Во-вторых, интертекстуальность вовсе не является понятием, описывающим генезис текста в плане его источников. Это понятие базируется на роли читателя, а не авторской активности и отсылает к процессу образования смысла, ассоциативного по своей природе. Иными словами, текст может быть интерпретирован не только на фоне предшествующих, но и последующих текстов, в зависимости от позиции читателя. Здесь важно то, что интертекстуальность как практика интерпретации представляет собой не результат как выявление конечного числа культурных кодов, а бесконечный, незавершенный и незавершимый процесс смыслообразования, жизни текста в культуре. Здесь на первое место становится вопрос «читательской компетенции», способности читателя увидеть многообразие текстов и кодов в данном тексте.

«Типология интертекстуальных элементов» Н. А. Фатеевой выделяет также такие элементы, как гипертекстуальность, архитекстуальность и интертекст как троп. Гипертекстуальность является способом пародирования одним текстом другого, архитекстуальность – жанровой связью текстов. Кроме того, интертекст может рассматриваться как троп или стилистическая фигура. Интертекстуальная связь становится особенно выразительной, если ссылка на прецедентный текст входит в состав тропа или стилистического оборота.
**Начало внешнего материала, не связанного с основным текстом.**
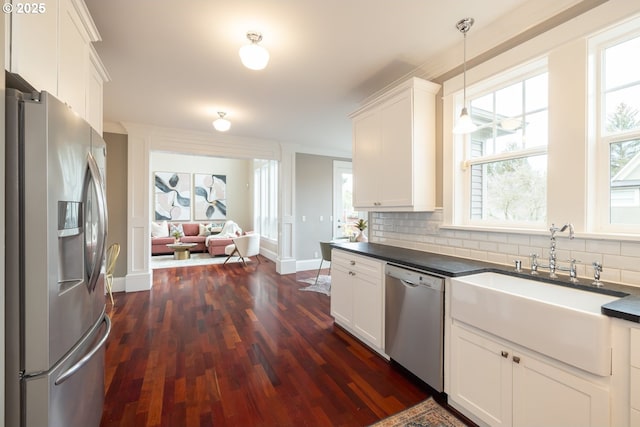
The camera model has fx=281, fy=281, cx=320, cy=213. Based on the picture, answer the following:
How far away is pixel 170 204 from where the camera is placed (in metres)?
8.70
Таким образом, типологически выделяются шесть классов интертекстуальных элементов, обслуживающих различные виды межтекстовых связей:

1) собственно интертекстуальность, конструкция «текст в тексте», включающая цитаты и аллюзии;

2) паратекстуальность, включающая соотношения «заглавие – текст», «эпиграф – текст»;

3) метатекстуальность, характеризующаяся созданием конструкций «текст о тексте»;

4) гипертекстуальность, характеризующаяся созданием пародий на прецедентные тексты;

5) архитекстуальность, которая представляет собой жанровую связь текстов;

6) интертекстуальные явления: интертекст как троп, интермедиальные тропы, заимствование приема, влияния в области стиля.

 

 

2 Интертекстуальность в творчестве Т. Кибирова

 

 

Практически все жанры, которые использует Кибиров в своем творчестве, пародийно обыгрываются, отсюда возникает видимый эффект внутреннего разрушения жанра. Однако Кибиров пародирует не жанры, но сам тип лирического сознания, который в этих жанрах воплощался. Особенно часто деконструкции подвергается романтический тип сознания. Классицистическая традиция, воплощенная в некоторых стихотворениях, связанных с жанром песни, также осмысляется поэтом иронически.
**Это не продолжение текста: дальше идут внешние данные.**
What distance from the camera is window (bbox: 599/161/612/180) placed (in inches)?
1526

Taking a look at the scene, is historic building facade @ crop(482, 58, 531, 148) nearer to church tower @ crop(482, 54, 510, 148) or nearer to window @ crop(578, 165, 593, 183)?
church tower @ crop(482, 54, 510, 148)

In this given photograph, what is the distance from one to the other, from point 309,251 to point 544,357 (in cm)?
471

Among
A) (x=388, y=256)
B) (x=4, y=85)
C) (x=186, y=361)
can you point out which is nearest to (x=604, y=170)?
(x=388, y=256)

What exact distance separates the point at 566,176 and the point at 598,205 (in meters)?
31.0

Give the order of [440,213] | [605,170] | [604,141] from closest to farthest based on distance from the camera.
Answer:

Строфика Кибирова характеризуется сочетанием классических и модернистских форм. Он часто употребляет катрен, обращается к сонету и сонетной форме, к октаве и терцине, однако многие критики отмечали, что на раннем этапе своего творчества поэт писал «группами строф». Стихотворения «Художнику Семену Файбисовичу», «Песня о Ленине», «Песнь о сервелате», «Игорю Померанцеву. Летние размышления о судьбах изящной словесности» написаны строфоидом (термин М. Л. Гаспарова) [18, с. 128], поэма «Жизнь К. У. Черненко» не имеет строфического деления. Для современного творчества Кибирова характерно тяготение к свободной строфе. Октавы, терцины, строфоиды и «группы строф» были связаны, очевидно, с желанием поэта структурировать большие поэтические тексты, появление которых у раннего Кибирова было обусловлено обилием интертекстуальных ссылок. В дальнейшем, с ростом поэтического мастерства автора и уменьшением объема его произведений, потребность в больших строфах и четкой строфической организации текста отпала, и Кибиров все чаще стал обращаться к белому стиху, не связанному четкой строфикой.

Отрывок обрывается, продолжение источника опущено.